§ Description of the task
Output every line of the material below as a JSON list of strings, one string per line, skipping blank lines and leaving out the pictures.

[Spatial question material]
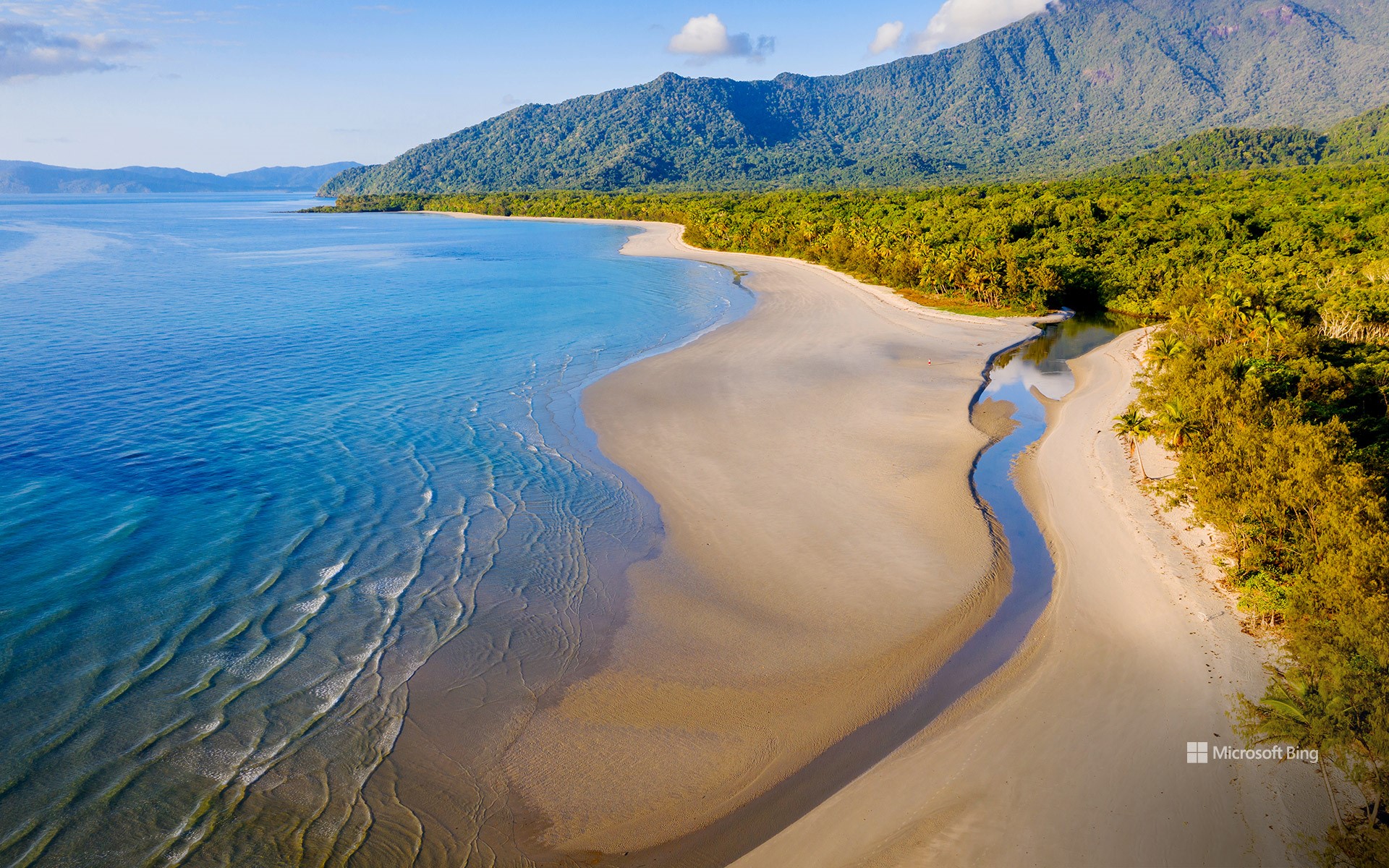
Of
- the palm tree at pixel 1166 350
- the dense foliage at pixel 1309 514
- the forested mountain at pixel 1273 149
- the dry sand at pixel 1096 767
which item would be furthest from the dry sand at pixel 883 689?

§ Correct result
[
  "Of",
  "- the palm tree at pixel 1166 350",
  "- the dense foliage at pixel 1309 514",
  "- the forested mountain at pixel 1273 149",
  "- the dry sand at pixel 1096 767",
  "which item would be furthest from the dry sand at pixel 883 689?"
]